4. Carefully lower Flask B onto the HOT hotplate. Be sure that the clamp is secured to the
ring stand.
5. Heat the water in Flask B until it boils. Do Not boil away all of that water in Flask B.
Question 24: What evidence is there in Flask A that air molecules are leaving Flask B when
you are heating Flask B?
6. Raise Flask B up from the hot plate and be sure that the clamp is secured to the ring stand
so that the Flask does not fall.
7. Move the hot plate away and carefully observe what happens very carefully.

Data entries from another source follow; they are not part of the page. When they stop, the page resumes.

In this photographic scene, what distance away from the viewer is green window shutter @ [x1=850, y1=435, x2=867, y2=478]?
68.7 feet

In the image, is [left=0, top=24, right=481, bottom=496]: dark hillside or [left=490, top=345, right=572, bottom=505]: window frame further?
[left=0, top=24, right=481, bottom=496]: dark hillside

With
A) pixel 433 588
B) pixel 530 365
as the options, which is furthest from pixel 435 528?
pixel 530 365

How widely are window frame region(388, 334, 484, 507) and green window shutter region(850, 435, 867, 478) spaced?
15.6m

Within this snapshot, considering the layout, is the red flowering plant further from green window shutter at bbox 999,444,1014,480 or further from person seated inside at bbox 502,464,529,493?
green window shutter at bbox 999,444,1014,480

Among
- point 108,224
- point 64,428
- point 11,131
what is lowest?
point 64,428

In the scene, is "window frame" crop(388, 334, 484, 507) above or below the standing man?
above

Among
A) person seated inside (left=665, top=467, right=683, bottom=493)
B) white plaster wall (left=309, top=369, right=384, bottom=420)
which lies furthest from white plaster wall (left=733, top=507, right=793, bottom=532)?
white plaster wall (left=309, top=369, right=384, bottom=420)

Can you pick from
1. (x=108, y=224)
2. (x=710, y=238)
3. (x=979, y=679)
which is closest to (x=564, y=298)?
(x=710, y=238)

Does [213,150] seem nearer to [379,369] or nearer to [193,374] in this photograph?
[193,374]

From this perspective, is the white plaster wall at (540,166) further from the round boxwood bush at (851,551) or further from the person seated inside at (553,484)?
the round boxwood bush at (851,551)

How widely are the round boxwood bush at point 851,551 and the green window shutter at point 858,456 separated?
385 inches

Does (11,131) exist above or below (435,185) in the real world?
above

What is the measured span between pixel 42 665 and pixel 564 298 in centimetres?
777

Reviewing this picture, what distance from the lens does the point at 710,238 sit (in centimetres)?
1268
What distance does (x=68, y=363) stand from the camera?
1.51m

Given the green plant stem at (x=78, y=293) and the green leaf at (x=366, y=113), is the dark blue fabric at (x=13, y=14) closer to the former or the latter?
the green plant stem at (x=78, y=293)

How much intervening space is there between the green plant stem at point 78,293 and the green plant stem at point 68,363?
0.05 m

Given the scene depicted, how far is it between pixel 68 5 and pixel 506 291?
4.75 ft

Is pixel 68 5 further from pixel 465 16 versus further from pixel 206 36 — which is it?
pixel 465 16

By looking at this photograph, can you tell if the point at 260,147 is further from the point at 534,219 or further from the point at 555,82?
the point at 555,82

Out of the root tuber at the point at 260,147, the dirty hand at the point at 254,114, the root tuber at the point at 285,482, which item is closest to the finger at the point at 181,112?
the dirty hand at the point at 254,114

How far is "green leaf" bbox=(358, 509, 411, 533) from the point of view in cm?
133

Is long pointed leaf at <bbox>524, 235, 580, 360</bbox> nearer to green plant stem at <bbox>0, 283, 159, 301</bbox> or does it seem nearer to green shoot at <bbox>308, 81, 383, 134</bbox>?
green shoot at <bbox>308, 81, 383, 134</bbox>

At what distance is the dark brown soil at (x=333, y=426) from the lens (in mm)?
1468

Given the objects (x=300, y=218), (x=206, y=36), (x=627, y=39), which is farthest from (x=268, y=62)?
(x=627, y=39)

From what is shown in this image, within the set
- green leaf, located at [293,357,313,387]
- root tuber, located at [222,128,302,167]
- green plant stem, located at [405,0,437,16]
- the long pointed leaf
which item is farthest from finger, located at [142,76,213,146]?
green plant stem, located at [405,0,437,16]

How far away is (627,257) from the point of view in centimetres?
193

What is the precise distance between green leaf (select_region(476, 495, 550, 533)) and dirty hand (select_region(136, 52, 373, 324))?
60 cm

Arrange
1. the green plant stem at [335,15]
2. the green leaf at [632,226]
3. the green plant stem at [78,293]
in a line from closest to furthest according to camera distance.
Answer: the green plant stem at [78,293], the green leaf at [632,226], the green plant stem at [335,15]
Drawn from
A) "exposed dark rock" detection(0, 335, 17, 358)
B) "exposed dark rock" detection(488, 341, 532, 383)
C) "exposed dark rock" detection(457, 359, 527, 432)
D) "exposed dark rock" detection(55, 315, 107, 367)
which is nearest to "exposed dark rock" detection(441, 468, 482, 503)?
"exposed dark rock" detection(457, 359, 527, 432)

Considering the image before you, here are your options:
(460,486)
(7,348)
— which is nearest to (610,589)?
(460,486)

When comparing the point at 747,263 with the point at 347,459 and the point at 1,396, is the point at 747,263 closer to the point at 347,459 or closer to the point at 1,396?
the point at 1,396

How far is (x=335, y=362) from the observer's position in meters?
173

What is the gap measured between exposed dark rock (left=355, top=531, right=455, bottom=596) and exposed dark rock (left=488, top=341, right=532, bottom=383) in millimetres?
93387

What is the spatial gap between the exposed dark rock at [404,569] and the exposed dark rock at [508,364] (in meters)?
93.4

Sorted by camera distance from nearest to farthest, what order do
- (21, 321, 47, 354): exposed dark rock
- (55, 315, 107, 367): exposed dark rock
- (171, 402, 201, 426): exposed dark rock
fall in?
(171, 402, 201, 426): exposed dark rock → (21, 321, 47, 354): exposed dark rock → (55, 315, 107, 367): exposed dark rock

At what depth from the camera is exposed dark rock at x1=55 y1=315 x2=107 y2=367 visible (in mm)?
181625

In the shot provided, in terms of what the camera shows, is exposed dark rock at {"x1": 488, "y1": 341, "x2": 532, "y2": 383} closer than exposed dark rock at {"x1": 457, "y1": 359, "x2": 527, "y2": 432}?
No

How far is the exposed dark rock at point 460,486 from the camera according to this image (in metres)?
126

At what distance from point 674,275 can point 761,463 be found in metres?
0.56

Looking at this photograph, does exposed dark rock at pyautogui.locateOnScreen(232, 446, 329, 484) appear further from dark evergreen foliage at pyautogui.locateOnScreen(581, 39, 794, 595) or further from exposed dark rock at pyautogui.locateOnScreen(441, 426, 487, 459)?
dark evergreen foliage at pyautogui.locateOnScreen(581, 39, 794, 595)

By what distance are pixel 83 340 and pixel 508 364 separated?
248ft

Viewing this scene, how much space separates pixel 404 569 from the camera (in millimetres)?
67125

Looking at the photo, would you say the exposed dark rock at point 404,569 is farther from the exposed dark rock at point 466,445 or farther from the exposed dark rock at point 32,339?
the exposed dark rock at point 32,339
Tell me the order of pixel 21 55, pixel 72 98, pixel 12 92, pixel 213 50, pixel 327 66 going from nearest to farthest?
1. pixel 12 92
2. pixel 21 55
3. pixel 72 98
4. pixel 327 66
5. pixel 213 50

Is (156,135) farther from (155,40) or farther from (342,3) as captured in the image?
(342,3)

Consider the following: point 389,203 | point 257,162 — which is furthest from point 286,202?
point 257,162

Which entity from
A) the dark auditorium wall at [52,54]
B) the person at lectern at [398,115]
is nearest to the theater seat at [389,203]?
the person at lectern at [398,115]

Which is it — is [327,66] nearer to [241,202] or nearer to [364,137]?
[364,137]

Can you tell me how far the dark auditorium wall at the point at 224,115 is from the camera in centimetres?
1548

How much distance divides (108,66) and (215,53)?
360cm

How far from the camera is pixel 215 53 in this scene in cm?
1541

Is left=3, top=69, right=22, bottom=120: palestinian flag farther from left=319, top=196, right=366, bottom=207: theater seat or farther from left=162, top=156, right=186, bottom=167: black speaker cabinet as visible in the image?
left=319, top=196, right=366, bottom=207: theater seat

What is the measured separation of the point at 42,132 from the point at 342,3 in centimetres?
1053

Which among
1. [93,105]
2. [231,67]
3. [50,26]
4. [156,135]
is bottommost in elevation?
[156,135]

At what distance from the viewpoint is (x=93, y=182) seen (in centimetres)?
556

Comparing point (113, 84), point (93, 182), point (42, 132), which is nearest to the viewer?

Question 25: What evidence is there that a Low Pressure System developed inside of Flask B
when you raise it off of the hot hotplate?
I. Highs and Lows
If meteorologists know the location of low pressure or high pressure systems, they can
make weather predictions more easily. The skies are cloudy in the vicinity of a low pressure
system. Skies are clear in the vicinity of a high pressure system. In addition, winds move in a
clockwise direction around a high pressure system in the Northern Hemisphere. Winds move in
the opposite direction around a low pressure system.